--- Begin DOCUMENT SEGMENT ---

Apple2TC: an Apple II Binary to C Decompiler

Apple2TC: an Apple II Binary to C Decompiler - Part 4

This is part 4 in a series of posts describing Apple2TC.

The start is in Part 1.

In this part we finally get to the interesting part and describe the Apple II hacks we found while trying to run the decompiled version of Apple II BASIC.

Running the Decompiled Code

In the previous part we described our technique for generating a "Simple C" representation of the disassembled 6502 code. Now it is time to actually build and run the generated code!

Using our a2io and decapplib libraries, it is trivial to link the generated Simple C code into an executable.

We started by decompiling and running the Apple II ROM code, containing Applesoft BASIC and Monitor, because its disassembled source is already available and heavily commented (thanks to Andy McFadden). We can "cheat" and look at the listing to check whether we are doing something wrong.

Problem 1: Indirect Branches

In our first attempt, we decompiled the ROM statically and used the Simple C backend to convert it to C. The generated code runs for a little bit, but crashes pretty early with

Unknown code address: $FDF0

Fortunately we have augmented the decompiled code to print the address and register state at the beginning of every basic block, so we can get an idea of what is happening. The last couple of lines printed are:

FF3A: A=00 X=38 Y=1B SP=FD SR=......Z. PC=FF3A

FDED: A=87 X=38 Y=1B SP=FD SR=N....... PC=FDED

Searching for this address in https://6502disassembly.com/a2-rom/APPLE2.ROM.html immediately reveals the problem:

                   ; ==============================================================================
                   ; Character Output Routine: Jump (Indirectly via Vector) to User Output Routine
                   ; ==============================================================================
                   ; 
FDED: 6C 36 00     COUT            JMP   (CSWL)          ;Print Accumulator (A) to Output Device

We have an indirect branch, which our disassembler couldn't trace, so we attempted to jump to a branch target that we did not know about.

--- End DOCUMENT SEGMENT ---
--- Begin RECORDED INFORMATION ---

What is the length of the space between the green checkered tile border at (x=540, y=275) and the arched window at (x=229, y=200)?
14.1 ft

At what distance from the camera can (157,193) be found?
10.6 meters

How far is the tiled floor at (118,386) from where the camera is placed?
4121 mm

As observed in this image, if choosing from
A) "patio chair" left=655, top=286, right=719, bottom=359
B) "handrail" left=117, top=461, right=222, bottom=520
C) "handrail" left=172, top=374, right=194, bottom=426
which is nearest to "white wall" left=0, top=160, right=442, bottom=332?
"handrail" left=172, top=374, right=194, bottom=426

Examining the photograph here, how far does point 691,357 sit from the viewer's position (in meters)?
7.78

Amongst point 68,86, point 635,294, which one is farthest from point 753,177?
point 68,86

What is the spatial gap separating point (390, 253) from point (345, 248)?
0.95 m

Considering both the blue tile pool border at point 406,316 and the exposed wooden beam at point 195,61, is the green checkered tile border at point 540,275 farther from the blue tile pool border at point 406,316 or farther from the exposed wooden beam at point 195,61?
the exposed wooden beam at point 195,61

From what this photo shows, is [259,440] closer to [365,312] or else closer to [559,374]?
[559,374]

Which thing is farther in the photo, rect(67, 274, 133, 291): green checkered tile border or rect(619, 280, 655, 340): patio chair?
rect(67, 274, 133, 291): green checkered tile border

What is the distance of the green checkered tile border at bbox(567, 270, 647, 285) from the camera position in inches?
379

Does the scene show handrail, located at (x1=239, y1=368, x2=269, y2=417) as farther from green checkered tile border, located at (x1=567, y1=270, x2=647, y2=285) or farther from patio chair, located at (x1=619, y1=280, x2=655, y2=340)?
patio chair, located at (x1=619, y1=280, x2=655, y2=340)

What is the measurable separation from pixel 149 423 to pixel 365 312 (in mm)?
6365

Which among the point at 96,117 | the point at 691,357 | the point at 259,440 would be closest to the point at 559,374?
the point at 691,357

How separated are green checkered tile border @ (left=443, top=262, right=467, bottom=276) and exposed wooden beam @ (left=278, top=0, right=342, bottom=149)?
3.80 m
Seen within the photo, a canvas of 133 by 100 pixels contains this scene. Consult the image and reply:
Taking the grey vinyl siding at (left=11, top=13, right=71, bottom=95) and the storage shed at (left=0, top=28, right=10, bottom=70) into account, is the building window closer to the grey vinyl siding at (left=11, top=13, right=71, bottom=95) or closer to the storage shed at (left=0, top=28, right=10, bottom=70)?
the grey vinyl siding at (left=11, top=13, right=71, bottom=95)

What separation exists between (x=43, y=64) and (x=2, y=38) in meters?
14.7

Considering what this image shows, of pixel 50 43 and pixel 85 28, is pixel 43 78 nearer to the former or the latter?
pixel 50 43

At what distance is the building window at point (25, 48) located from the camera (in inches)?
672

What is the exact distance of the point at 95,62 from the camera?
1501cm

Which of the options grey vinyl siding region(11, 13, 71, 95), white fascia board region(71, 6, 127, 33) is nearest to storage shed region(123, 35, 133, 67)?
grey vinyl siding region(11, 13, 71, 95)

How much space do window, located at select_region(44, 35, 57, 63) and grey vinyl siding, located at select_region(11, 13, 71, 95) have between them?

--- End RECORDED INFORMATION ---

▶ [OBJECTIVES]:
**A.** Does the Apple2TC post agree with each of these statements? (i) The first run of the statically decompiled ROM ended with an unknown code address of $FDF0. (ii) The Apple II ROM was decompiled first partly because its disassembled source was already available and heavily commented. (iii) The disassembler successfully traced the indirect branch at FDED. Answer yes or no for each, quoting the words of the post that decide it.
**B.** Can you output everything in the Apple2TC post from "FDED: A=87 X=38" down to "not know about.", copied exactly?
The records play no part in any of this.

▶ [TASK RESULTS]:
**A.**
(i) Yes: "Unknown code address: $FDF0"
(ii) Yes: "because its disassembled source is already available and heavily commented"
(iii) No: "We have an indirect branch, which our disassembler couldn't trace"

**B.**
FDED: A=87 X=38 Y=1B SP=FD SR=N....... PC=FDED

Searching for this address in https://6502disassembly.com/a2-rom/APPLE2.ROM.html immediately reveals the problem:

                   ; ==============================================================================
                   ; Character Output Routine: Jump (Indirectly via Vector) to User Output Routine
                   ; ==============================================================================
                   ; 
FDED: 6C 36 00     COUT            JMP   (CSWL)          ;Print Accumulator (A) to Output Device

We have an indirect branch, which our disassembler couldn't trace, so we attempted to jump to a branch target that we did not know about.